The full specification below is extracted from Chapter 4: "Biostatistics: Statistical Foundations".

Type: microsim
**sim-id:** hypothesis-error-power<br/>
**Library:** p5.js<br/>
**Status:** Specified

Bloom Level: Understand (L2)
Bloom Verb: explain
Learning Objective: Students can explain the trade-off between Type I and Type II errors and describe how changing alpha, effect size, and sample size affect statistical power.

Purpose: Visualize the two overlapping sampling distributions (null and alternative) and the areas corresponding to α (Type I), β (Type II), and 1−β (power), making the conceptual relationships concrete and manipulable.

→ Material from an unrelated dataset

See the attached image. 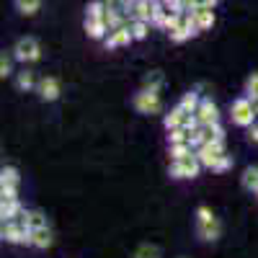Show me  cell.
<instances>
[{"label": "cell", "instance_id": "obj_1", "mask_svg": "<svg viewBox=\"0 0 258 258\" xmlns=\"http://www.w3.org/2000/svg\"><path fill=\"white\" fill-rule=\"evenodd\" d=\"M220 232H222V225L214 217V212L209 207H199L197 209V235L204 243H214V240H220Z\"/></svg>", "mask_w": 258, "mask_h": 258}, {"label": "cell", "instance_id": "obj_2", "mask_svg": "<svg viewBox=\"0 0 258 258\" xmlns=\"http://www.w3.org/2000/svg\"><path fill=\"white\" fill-rule=\"evenodd\" d=\"M255 106H253V101L248 98V96H243V98H235L232 101V109H230V119H232V124L235 126H250L253 121H255Z\"/></svg>", "mask_w": 258, "mask_h": 258}, {"label": "cell", "instance_id": "obj_3", "mask_svg": "<svg viewBox=\"0 0 258 258\" xmlns=\"http://www.w3.org/2000/svg\"><path fill=\"white\" fill-rule=\"evenodd\" d=\"M11 52H13L16 62H24V64H31V62H39L41 59V44H39L34 36H21Z\"/></svg>", "mask_w": 258, "mask_h": 258}, {"label": "cell", "instance_id": "obj_4", "mask_svg": "<svg viewBox=\"0 0 258 258\" xmlns=\"http://www.w3.org/2000/svg\"><path fill=\"white\" fill-rule=\"evenodd\" d=\"M0 238L6 243H13V245H31V230L21 220H11V222H3Z\"/></svg>", "mask_w": 258, "mask_h": 258}, {"label": "cell", "instance_id": "obj_5", "mask_svg": "<svg viewBox=\"0 0 258 258\" xmlns=\"http://www.w3.org/2000/svg\"><path fill=\"white\" fill-rule=\"evenodd\" d=\"M202 168L204 165L197 158V153H191L183 160H173V163H170V178H197Z\"/></svg>", "mask_w": 258, "mask_h": 258}, {"label": "cell", "instance_id": "obj_6", "mask_svg": "<svg viewBox=\"0 0 258 258\" xmlns=\"http://www.w3.org/2000/svg\"><path fill=\"white\" fill-rule=\"evenodd\" d=\"M225 155V140H217V137H212V140H207L202 147H197V158L202 160V165L204 168H214V163H217L220 158Z\"/></svg>", "mask_w": 258, "mask_h": 258}, {"label": "cell", "instance_id": "obj_7", "mask_svg": "<svg viewBox=\"0 0 258 258\" xmlns=\"http://www.w3.org/2000/svg\"><path fill=\"white\" fill-rule=\"evenodd\" d=\"M132 106H135V111L137 114H158L160 111V93L158 91H147V88H142L140 93H135V98H132Z\"/></svg>", "mask_w": 258, "mask_h": 258}, {"label": "cell", "instance_id": "obj_8", "mask_svg": "<svg viewBox=\"0 0 258 258\" xmlns=\"http://www.w3.org/2000/svg\"><path fill=\"white\" fill-rule=\"evenodd\" d=\"M197 34H199V26H197V18H194V13H183L181 26H178L176 31H170L168 36H170V41H173V44H183V41L194 39Z\"/></svg>", "mask_w": 258, "mask_h": 258}, {"label": "cell", "instance_id": "obj_9", "mask_svg": "<svg viewBox=\"0 0 258 258\" xmlns=\"http://www.w3.org/2000/svg\"><path fill=\"white\" fill-rule=\"evenodd\" d=\"M36 93H39V98H41V101L52 103V101H57V98H59V93H62V85H59V80H57V78L44 75V78L39 80V85H36Z\"/></svg>", "mask_w": 258, "mask_h": 258}, {"label": "cell", "instance_id": "obj_10", "mask_svg": "<svg viewBox=\"0 0 258 258\" xmlns=\"http://www.w3.org/2000/svg\"><path fill=\"white\" fill-rule=\"evenodd\" d=\"M153 3L155 0H135V3L126 6V16L132 21H150L153 24V13H155Z\"/></svg>", "mask_w": 258, "mask_h": 258}, {"label": "cell", "instance_id": "obj_11", "mask_svg": "<svg viewBox=\"0 0 258 258\" xmlns=\"http://www.w3.org/2000/svg\"><path fill=\"white\" fill-rule=\"evenodd\" d=\"M132 41H135L132 29H129V26H121V29L109 31V36L103 39V44H106V49H119V47H129Z\"/></svg>", "mask_w": 258, "mask_h": 258}, {"label": "cell", "instance_id": "obj_12", "mask_svg": "<svg viewBox=\"0 0 258 258\" xmlns=\"http://www.w3.org/2000/svg\"><path fill=\"white\" fill-rule=\"evenodd\" d=\"M197 116L199 121L207 126V124H214V121H220V109H217V103H214L212 98H202L199 103V109H197Z\"/></svg>", "mask_w": 258, "mask_h": 258}, {"label": "cell", "instance_id": "obj_13", "mask_svg": "<svg viewBox=\"0 0 258 258\" xmlns=\"http://www.w3.org/2000/svg\"><path fill=\"white\" fill-rule=\"evenodd\" d=\"M85 34H88L91 39H106L109 36V24H106V18H85Z\"/></svg>", "mask_w": 258, "mask_h": 258}, {"label": "cell", "instance_id": "obj_14", "mask_svg": "<svg viewBox=\"0 0 258 258\" xmlns=\"http://www.w3.org/2000/svg\"><path fill=\"white\" fill-rule=\"evenodd\" d=\"M52 243H54V235H52L49 225H47V227H36V230H31V245H34V248L47 250V248H52Z\"/></svg>", "mask_w": 258, "mask_h": 258}, {"label": "cell", "instance_id": "obj_15", "mask_svg": "<svg viewBox=\"0 0 258 258\" xmlns=\"http://www.w3.org/2000/svg\"><path fill=\"white\" fill-rule=\"evenodd\" d=\"M186 116H188V111L178 103V106H173V109L163 116V126L168 129V132H170V129H176V126H183L186 124Z\"/></svg>", "mask_w": 258, "mask_h": 258}, {"label": "cell", "instance_id": "obj_16", "mask_svg": "<svg viewBox=\"0 0 258 258\" xmlns=\"http://www.w3.org/2000/svg\"><path fill=\"white\" fill-rule=\"evenodd\" d=\"M191 13H194V18H197L199 31H209V29L214 26V21H217V16H214V8H212V6H202V8L191 11Z\"/></svg>", "mask_w": 258, "mask_h": 258}, {"label": "cell", "instance_id": "obj_17", "mask_svg": "<svg viewBox=\"0 0 258 258\" xmlns=\"http://www.w3.org/2000/svg\"><path fill=\"white\" fill-rule=\"evenodd\" d=\"M21 222H24L29 230H36V227H47L49 222H47V214L41 212V209H26L24 214L18 217Z\"/></svg>", "mask_w": 258, "mask_h": 258}, {"label": "cell", "instance_id": "obj_18", "mask_svg": "<svg viewBox=\"0 0 258 258\" xmlns=\"http://www.w3.org/2000/svg\"><path fill=\"white\" fill-rule=\"evenodd\" d=\"M24 204L18 199H11V202H0V220L3 222H11V220H18L21 214H24Z\"/></svg>", "mask_w": 258, "mask_h": 258}, {"label": "cell", "instance_id": "obj_19", "mask_svg": "<svg viewBox=\"0 0 258 258\" xmlns=\"http://www.w3.org/2000/svg\"><path fill=\"white\" fill-rule=\"evenodd\" d=\"M240 183H243V188H245V191L258 194V165H248V168L243 170Z\"/></svg>", "mask_w": 258, "mask_h": 258}, {"label": "cell", "instance_id": "obj_20", "mask_svg": "<svg viewBox=\"0 0 258 258\" xmlns=\"http://www.w3.org/2000/svg\"><path fill=\"white\" fill-rule=\"evenodd\" d=\"M13 6H16V11L21 16L31 18V16H36L41 11V0H13Z\"/></svg>", "mask_w": 258, "mask_h": 258}, {"label": "cell", "instance_id": "obj_21", "mask_svg": "<svg viewBox=\"0 0 258 258\" xmlns=\"http://www.w3.org/2000/svg\"><path fill=\"white\" fill-rule=\"evenodd\" d=\"M39 85V80L34 78V73H29V70H24V73H18L16 75V88L18 91H24V93H29V91H34Z\"/></svg>", "mask_w": 258, "mask_h": 258}, {"label": "cell", "instance_id": "obj_22", "mask_svg": "<svg viewBox=\"0 0 258 258\" xmlns=\"http://www.w3.org/2000/svg\"><path fill=\"white\" fill-rule=\"evenodd\" d=\"M181 18H183V13H176V11H165V16H163V24H160V29L163 31H176L178 26H181Z\"/></svg>", "mask_w": 258, "mask_h": 258}, {"label": "cell", "instance_id": "obj_23", "mask_svg": "<svg viewBox=\"0 0 258 258\" xmlns=\"http://www.w3.org/2000/svg\"><path fill=\"white\" fill-rule=\"evenodd\" d=\"M150 21H129V29H132V36H135V41H142V39H147V34H150Z\"/></svg>", "mask_w": 258, "mask_h": 258}, {"label": "cell", "instance_id": "obj_24", "mask_svg": "<svg viewBox=\"0 0 258 258\" xmlns=\"http://www.w3.org/2000/svg\"><path fill=\"white\" fill-rule=\"evenodd\" d=\"M163 83H165L163 73H160V70H155V73H150V75L145 78V83H142V88H147V91H158V93H160V88H163Z\"/></svg>", "mask_w": 258, "mask_h": 258}, {"label": "cell", "instance_id": "obj_25", "mask_svg": "<svg viewBox=\"0 0 258 258\" xmlns=\"http://www.w3.org/2000/svg\"><path fill=\"white\" fill-rule=\"evenodd\" d=\"M199 103H202V96H199V93H194V91L183 93V98H181V106H183V109H186L188 114H197Z\"/></svg>", "mask_w": 258, "mask_h": 258}, {"label": "cell", "instance_id": "obj_26", "mask_svg": "<svg viewBox=\"0 0 258 258\" xmlns=\"http://www.w3.org/2000/svg\"><path fill=\"white\" fill-rule=\"evenodd\" d=\"M191 153H197L188 142H181V145H170V160H183L186 155H191Z\"/></svg>", "mask_w": 258, "mask_h": 258}, {"label": "cell", "instance_id": "obj_27", "mask_svg": "<svg viewBox=\"0 0 258 258\" xmlns=\"http://www.w3.org/2000/svg\"><path fill=\"white\" fill-rule=\"evenodd\" d=\"M13 62H16V57H13V52L8 54V52H3L0 54V78H8V75H13Z\"/></svg>", "mask_w": 258, "mask_h": 258}, {"label": "cell", "instance_id": "obj_28", "mask_svg": "<svg viewBox=\"0 0 258 258\" xmlns=\"http://www.w3.org/2000/svg\"><path fill=\"white\" fill-rule=\"evenodd\" d=\"M0 183H21L18 168H13V165H3V170H0Z\"/></svg>", "mask_w": 258, "mask_h": 258}, {"label": "cell", "instance_id": "obj_29", "mask_svg": "<svg viewBox=\"0 0 258 258\" xmlns=\"http://www.w3.org/2000/svg\"><path fill=\"white\" fill-rule=\"evenodd\" d=\"M135 258H160V248L153 245V243H142L135 250Z\"/></svg>", "mask_w": 258, "mask_h": 258}, {"label": "cell", "instance_id": "obj_30", "mask_svg": "<svg viewBox=\"0 0 258 258\" xmlns=\"http://www.w3.org/2000/svg\"><path fill=\"white\" fill-rule=\"evenodd\" d=\"M188 129L186 126H176V129H170L168 132V142L170 145H181V142H188Z\"/></svg>", "mask_w": 258, "mask_h": 258}, {"label": "cell", "instance_id": "obj_31", "mask_svg": "<svg viewBox=\"0 0 258 258\" xmlns=\"http://www.w3.org/2000/svg\"><path fill=\"white\" fill-rule=\"evenodd\" d=\"M18 199V183H0V202Z\"/></svg>", "mask_w": 258, "mask_h": 258}, {"label": "cell", "instance_id": "obj_32", "mask_svg": "<svg viewBox=\"0 0 258 258\" xmlns=\"http://www.w3.org/2000/svg\"><path fill=\"white\" fill-rule=\"evenodd\" d=\"M245 96L250 101H258V73H253L248 80H245Z\"/></svg>", "mask_w": 258, "mask_h": 258}, {"label": "cell", "instance_id": "obj_33", "mask_svg": "<svg viewBox=\"0 0 258 258\" xmlns=\"http://www.w3.org/2000/svg\"><path fill=\"white\" fill-rule=\"evenodd\" d=\"M230 168H232V158H230V155L225 153V155H222V158H220L217 163H214L212 173H225V170H230Z\"/></svg>", "mask_w": 258, "mask_h": 258}, {"label": "cell", "instance_id": "obj_34", "mask_svg": "<svg viewBox=\"0 0 258 258\" xmlns=\"http://www.w3.org/2000/svg\"><path fill=\"white\" fill-rule=\"evenodd\" d=\"M106 8H114V11H124L126 13V6L129 3H135V0H103Z\"/></svg>", "mask_w": 258, "mask_h": 258}, {"label": "cell", "instance_id": "obj_35", "mask_svg": "<svg viewBox=\"0 0 258 258\" xmlns=\"http://www.w3.org/2000/svg\"><path fill=\"white\" fill-rule=\"evenodd\" d=\"M212 129V137H217V140H225V126L220 121H214V124H207Z\"/></svg>", "mask_w": 258, "mask_h": 258}, {"label": "cell", "instance_id": "obj_36", "mask_svg": "<svg viewBox=\"0 0 258 258\" xmlns=\"http://www.w3.org/2000/svg\"><path fill=\"white\" fill-rule=\"evenodd\" d=\"M248 140H250L253 145H258V124H255V121L248 126Z\"/></svg>", "mask_w": 258, "mask_h": 258}, {"label": "cell", "instance_id": "obj_37", "mask_svg": "<svg viewBox=\"0 0 258 258\" xmlns=\"http://www.w3.org/2000/svg\"><path fill=\"white\" fill-rule=\"evenodd\" d=\"M217 3H220V0H207V6H212V8L217 6Z\"/></svg>", "mask_w": 258, "mask_h": 258}, {"label": "cell", "instance_id": "obj_38", "mask_svg": "<svg viewBox=\"0 0 258 258\" xmlns=\"http://www.w3.org/2000/svg\"><path fill=\"white\" fill-rule=\"evenodd\" d=\"M253 106H255V114H258V101H253Z\"/></svg>", "mask_w": 258, "mask_h": 258}, {"label": "cell", "instance_id": "obj_39", "mask_svg": "<svg viewBox=\"0 0 258 258\" xmlns=\"http://www.w3.org/2000/svg\"><path fill=\"white\" fill-rule=\"evenodd\" d=\"M255 197H258V194H255Z\"/></svg>", "mask_w": 258, "mask_h": 258}]
</instances>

Layout: Canvas divided into:
- Top 65%: main visualization showing two overlapping normal curves — the null distribution (blue) centered at 0 and the alternative distribution (orange) centered at the effect size δ. The critical value is shown as a vertical dashed line. Four colored shaded areas: blue area to the right of critical value under null curve = α (Type I error); orange area to the left of critical value under alternative curve = β (Type II error); orange area to the right of critical value = power (1−β). Labels for each shaded region with percentages.
- Bottom 35%: three sliders and a numeric summary panel.

Controls:
- Alpha (α) slider: range 0.01 to 0.20, step 0.01, default 0.05. Moving it shifts the critical value.
- Effect size (δ in SD units) slider: range 0.1 to 2.0, step 0.05, default 0.5. Moving it shifts the alternative distribution curve.
- Sample size slider: range 10 to 500, step 10, default 80. Changing n changes the SE of both distributions (narrowing them), which changes overlap.

Numeric summary panel (updates live): shows α, β, Power (1−β), and effect size in SD units.

Visual style: Null distribution in light blue, alternative distribution in light orange, shaded regions semi-transparent, critical value as dashed black vertical line, labels in bold matching their region color.

Interactive behavior:
- All three sliders update the visualization in real time.
- Hover over any shaded area: tooltip shows its name, probability value, and one-sentence plain-language description (e.g., "Type I Error: The probability of detecting an effect that does not exist. Set by choosing alpha before the study.")

Reset button returns all sliders to default.

Canvas: Responsive full container width, 520px height.

Instructional Rationale: The abstract relationship between α, β, and power becomes intuitive when students can drag a slider and watch the regions change size. This is the central insight students need to evaluate study design and interpret published p-values.